Which other callers are you referring to?

I don't know of any, but we can't just remove a function in a
backbranch, can we?

We have in the past, if it's a "sufficiently internal" function.

Greetings,

Andres Freund

#14Heikki Linnakangas
hlinnaka@iki.fi
In reply to: Andres Freund (#11)
1 attachment(s)
Re: Race condition in TransactionIdIsInProgress

On 12/02/2022 05:42, Andres Freund wrote:

On 2022-02-11 16:41:24 -0800, Andres Freund wrote:

FWIW, I've indeed reproduced this fairly easily with such a setup.
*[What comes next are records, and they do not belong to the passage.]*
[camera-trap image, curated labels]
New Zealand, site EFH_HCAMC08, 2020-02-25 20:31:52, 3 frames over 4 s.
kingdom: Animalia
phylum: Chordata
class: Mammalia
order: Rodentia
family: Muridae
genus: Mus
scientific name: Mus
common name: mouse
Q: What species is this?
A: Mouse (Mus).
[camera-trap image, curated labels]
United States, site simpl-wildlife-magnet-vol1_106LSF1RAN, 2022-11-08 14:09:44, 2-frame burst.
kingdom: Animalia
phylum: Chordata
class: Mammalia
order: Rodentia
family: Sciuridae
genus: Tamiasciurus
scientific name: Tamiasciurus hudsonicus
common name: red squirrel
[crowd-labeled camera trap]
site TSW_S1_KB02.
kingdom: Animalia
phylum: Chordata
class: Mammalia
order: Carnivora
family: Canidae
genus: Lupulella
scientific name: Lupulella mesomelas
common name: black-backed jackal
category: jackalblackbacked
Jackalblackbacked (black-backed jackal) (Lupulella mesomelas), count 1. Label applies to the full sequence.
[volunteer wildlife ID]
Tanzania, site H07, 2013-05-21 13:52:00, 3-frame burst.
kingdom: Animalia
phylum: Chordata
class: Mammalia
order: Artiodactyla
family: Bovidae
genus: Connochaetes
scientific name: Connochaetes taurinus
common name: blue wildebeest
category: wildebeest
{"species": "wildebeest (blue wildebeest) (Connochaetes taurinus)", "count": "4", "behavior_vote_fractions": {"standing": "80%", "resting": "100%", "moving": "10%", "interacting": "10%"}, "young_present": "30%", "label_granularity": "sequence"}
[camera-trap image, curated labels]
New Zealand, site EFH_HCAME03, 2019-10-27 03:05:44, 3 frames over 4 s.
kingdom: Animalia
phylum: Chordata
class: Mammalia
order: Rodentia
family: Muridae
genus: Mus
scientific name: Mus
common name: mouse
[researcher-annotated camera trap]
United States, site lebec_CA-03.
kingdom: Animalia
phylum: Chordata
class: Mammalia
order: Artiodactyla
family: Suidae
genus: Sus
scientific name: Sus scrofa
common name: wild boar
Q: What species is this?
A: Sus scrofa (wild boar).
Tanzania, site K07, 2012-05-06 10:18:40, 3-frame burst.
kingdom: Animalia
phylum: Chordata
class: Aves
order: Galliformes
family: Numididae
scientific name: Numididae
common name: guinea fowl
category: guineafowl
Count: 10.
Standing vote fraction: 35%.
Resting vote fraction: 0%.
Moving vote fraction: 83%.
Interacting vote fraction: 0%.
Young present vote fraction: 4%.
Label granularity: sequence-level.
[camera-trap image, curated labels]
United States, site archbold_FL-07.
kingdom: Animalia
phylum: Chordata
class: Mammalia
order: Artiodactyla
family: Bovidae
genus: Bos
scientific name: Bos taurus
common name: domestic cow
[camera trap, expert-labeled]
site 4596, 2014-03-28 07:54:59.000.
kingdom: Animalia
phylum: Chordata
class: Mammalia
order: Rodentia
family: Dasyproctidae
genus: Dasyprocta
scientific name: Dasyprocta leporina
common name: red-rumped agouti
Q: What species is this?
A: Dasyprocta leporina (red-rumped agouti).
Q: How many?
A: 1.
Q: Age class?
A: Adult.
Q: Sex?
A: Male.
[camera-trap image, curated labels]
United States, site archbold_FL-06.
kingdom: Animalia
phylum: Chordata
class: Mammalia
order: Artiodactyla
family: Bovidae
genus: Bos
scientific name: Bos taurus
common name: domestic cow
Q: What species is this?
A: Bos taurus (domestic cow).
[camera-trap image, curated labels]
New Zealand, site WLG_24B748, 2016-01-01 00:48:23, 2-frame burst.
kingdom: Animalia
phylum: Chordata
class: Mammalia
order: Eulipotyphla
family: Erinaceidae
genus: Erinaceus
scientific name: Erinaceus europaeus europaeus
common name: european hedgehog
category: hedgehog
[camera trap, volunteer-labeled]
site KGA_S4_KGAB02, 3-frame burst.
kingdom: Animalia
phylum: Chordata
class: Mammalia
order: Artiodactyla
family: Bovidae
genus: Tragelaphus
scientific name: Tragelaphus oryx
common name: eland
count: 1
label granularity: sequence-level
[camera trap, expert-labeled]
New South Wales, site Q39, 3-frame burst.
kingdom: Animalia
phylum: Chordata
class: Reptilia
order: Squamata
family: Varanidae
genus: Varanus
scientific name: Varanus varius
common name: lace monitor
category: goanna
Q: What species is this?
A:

A pgbench
r/w workload that's been modified to start 70 savepoints at the start shows

pgbench: error: client 22 script 0 aborted in command 12 query 0: ERROR: t_xmin 3853739 is uncommitted in tuple (2,159) to be updated in table "pgbench_branches"
pgbench: error: client 13 script 0 aborted in command 12 query 0: ERROR: t_xmin 3954305 is uncommitted in tuple (2,58) to be updated in table "pgbench_branches"
pgbench: error: client 7 script 0 aborted in command 12 query 0: ERROR: t_xmin 4017908 is uncommitted in tuple (3,44) to be updated in table "pgbench_branches"

after a few minutes of running with a local, not slowed down, syncrep. Without
any other artifical slowdowns or such.

And this can easily be triggered even without subtransactions, in a completely
reliable way.

The only reason I'm so far not succeeding in turning it into an
isolationtester spec is that a transaction waiting for SyncRep doesn't count
as waiting for isolationtester.

Basically

S1: BEGIN; $xid = txid_current(); UPDATE; COMMIT; <commit wait for syncrep>
S2: SELECT pg_xact_status($xid);
S2: UPDATE;

suffices, because the pg_xact_status() causes an xlog fetch, priming the xid
cache, which then causes the TransactionIdIsInProgress() to take the early
return path, despite the transaction still being in progress. Which then
allows the update to proceed, despite the S1 not having "properly committed"
yet.

I started to improve isolationtester, to allow the spec file to specify
a custom query to check for whether the backend is blocked. But then I
realized that it's not quite enough: there is currently no way write the
"$xid = txid_current()" step either. Isolationtester doesn't have
variables like that. Also, you need to set synchronous_standby_names to
make it block, which seems a bit weird in an isolation test.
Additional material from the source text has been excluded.